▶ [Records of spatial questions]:
==*==

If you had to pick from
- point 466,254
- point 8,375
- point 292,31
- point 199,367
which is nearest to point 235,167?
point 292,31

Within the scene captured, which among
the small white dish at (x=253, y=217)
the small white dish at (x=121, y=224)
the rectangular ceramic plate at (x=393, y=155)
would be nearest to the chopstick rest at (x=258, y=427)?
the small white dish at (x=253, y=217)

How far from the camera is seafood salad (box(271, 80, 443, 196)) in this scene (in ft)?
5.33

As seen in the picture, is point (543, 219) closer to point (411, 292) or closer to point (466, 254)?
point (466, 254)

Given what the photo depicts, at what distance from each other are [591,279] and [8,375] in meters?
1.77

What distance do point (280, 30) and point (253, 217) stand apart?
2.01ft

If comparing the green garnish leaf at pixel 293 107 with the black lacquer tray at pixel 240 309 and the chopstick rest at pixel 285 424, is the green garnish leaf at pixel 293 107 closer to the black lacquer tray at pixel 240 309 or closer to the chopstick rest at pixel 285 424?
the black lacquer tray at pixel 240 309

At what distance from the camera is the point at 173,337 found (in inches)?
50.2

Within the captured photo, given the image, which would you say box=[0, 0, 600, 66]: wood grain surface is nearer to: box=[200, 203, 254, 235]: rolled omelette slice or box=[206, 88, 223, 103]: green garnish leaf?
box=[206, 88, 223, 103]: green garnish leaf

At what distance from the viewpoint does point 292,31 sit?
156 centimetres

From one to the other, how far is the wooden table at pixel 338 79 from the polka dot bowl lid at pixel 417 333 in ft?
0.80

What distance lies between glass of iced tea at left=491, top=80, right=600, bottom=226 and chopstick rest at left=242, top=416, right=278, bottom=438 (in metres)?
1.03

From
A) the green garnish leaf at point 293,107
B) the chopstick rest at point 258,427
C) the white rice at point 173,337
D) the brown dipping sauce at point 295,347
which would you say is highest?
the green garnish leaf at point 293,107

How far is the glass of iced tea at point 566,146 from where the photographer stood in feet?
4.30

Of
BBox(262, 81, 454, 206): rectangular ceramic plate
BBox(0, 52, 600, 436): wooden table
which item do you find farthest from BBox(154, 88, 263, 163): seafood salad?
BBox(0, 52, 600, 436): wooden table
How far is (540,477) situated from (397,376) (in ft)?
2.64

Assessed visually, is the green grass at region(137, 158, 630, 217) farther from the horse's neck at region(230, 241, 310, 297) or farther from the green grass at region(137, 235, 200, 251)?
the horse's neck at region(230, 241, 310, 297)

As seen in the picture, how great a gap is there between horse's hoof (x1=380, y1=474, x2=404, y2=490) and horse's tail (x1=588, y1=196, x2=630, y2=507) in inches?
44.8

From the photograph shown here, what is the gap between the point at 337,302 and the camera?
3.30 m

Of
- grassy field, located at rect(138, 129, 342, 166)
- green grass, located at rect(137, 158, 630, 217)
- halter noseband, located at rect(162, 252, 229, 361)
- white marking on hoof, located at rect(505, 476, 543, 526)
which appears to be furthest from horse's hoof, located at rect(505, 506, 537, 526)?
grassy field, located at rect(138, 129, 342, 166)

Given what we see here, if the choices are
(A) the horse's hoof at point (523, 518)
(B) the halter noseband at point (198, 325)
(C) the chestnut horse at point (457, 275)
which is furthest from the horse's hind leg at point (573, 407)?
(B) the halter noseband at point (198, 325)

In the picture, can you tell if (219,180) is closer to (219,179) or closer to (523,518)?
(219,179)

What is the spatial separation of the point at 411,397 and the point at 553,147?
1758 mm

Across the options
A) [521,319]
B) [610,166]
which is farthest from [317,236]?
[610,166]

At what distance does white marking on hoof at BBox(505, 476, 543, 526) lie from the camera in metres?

==*==

▶ [Aim of the task]: Please render each line of the records above as a numbered list, leaving out the blank lines.

▶ [Task output]:
1. If you had to pick from
2. - point 466,254
3. - point 8,375
4. - point 292,31
5. - point 199,367
6. which is nearest to point 235,167?
7. point 292,31
8. Within the scene captured, which among
9. the small white dish at (x=253, y=217)
10. the small white dish at (x=121, y=224)
11. the rectangular ceramic plate at (x=393, y=155)
12. would be nearest to the chopstick rest at (x=258, y=427)?
13. the small white dish at (x=253, y=217)
14. How far from the camera is seafood salad (box(271, 80, 443, 196)) in this scene (in ft)?
15. 5.33
16. As seen in the picture, is point (543, 219) closer to point (411, 292) or closer to point (466, 254)?
17. point (466, 254)
18. Given what the photo depicts, at what distance from each other are [591,279] and [8,375] in meters?
19. 1.77
20. What distance do point (280, 30) and point (253, 217) stand apart?
21. 2.01ft
22. If comparing the green garnish leaf at pixel 293 107 with the black lacquer tray at pixel 240 309 and the chopstick rest at pixel 285 424, is the green garnish leaf at pixel 293 107 closer to the black lacquer tray at pixel 240 309 or closer to the chopstick rest at pixel 285 424?
23. the black lacquer tray at pixel 240 309
24. At what distance from the camera is the point at 173,337 found (in inches)?
25. 50.2
26. Within the captured photo, given the image, which would you say box=[0, 0, 600, 66]: wood grain surface is nearer to: box=[200, 203, 254, 235]: rolled omelette slice or box=[206, 88, 223, 103]: green garnish leaf?
27. box=[206, 88, 223, 103]: green garnish leaf
28. At what distance from the viewpoint does point 292,31 sit?
29. 156 centimetres
30. From one to the other, how far is the wooden table at pixel 338 79 from the polka dot bowl lid at pixel 417 333 in ft?
31. 0.80
32. What distance lies between glass of iced tea at left=491, top=80, right=600, bottom=226 and chopstick rest at left=242, top=416, right=278, bottom=438 (in metres)?
33. 1.03
34. From
35. A) the green garnish leaf at point 293,107
36. B) the chopstick rest at point 258,427
37. C) the white rice at point 173,337
38. D) the brown dipping sauce at point 295,347
39. which would you say is highest?
40. the green garnish leaf at point 293,107
41. How far is the glass of iced tea at point 566,146 from where the photographer stood in feet?
42. 4.30
43. Of
44. BBox(262, 81, 454, 206): rectangular ceramic plate
45. BBox(0, 52, 600, 436): wooden table
46. which item do you find farthest from BBox(154, 88, 263, 163): seafood salad?
47. BBox(0, 52, 600, 436): wooden table
48. How far is (540,477) situated from (397,376) (in ft)?
49. 2.64
50. Assessed visually, is the green grass at region(137, 158, 630, 217) farther from the horse's neck at region(230, 241, 310, 297) or farther from the green grass at region(137, 235, 200, 251)?
51. the horse's neck at region(230, 241, 310, 297)
52. As seen in the picture, how great a gap is there between horse's hoof (x1=380, y1=474, x2=404, y2=490) and horse's tail (x1=588, y1=196, x2=630, y2=507) in inches?
53. 44.8
54. From the photograph shown here, what is the gap between the point at 337,302 and the camera?
55. 3.30 m
56. Of
57. - grassy field, located at rect(138, 129, 342, 166)
58. - green grass, located at rect(137, 158, 630, 217)
59. - halter noseband, located at rect(162, 252, 229, 361)
60. - white marking on hoof, located at rect(505, 476, 543, 526)
61. which appears to be furthest from horse's hoof, located at rect(505, 506, 537, 526)?
62. grassy field, located at rect(138, 129, 342, 166)
63. Given what we see here, if the choices are
64. (A) the horse's hoof at point (523, 518)
65. (B) the halter noseband at point (198, 325)
66. (C) the chestnut horse at point (457, 275)
67. which is furthest from the horse's hind leg at point (573, 407)?
68. (B) the halter noseband at point (198, 325)
69. In the picture, can you tell if (219,180) is closer to (219,179) or closer to (523,518)?
70. (219,179)
71. What is the spatial separation of the point at 411,397 and the point at 553,147?
72. 1758 mm
73. Across the options
74. A) [521,319]
75. B) [610,166]
76. which is farthest from [317,236]?
77. [610,166]
78. At what distance does white marking on hoof at BBox(505, 476, 543, 526) lie from the camera in metres?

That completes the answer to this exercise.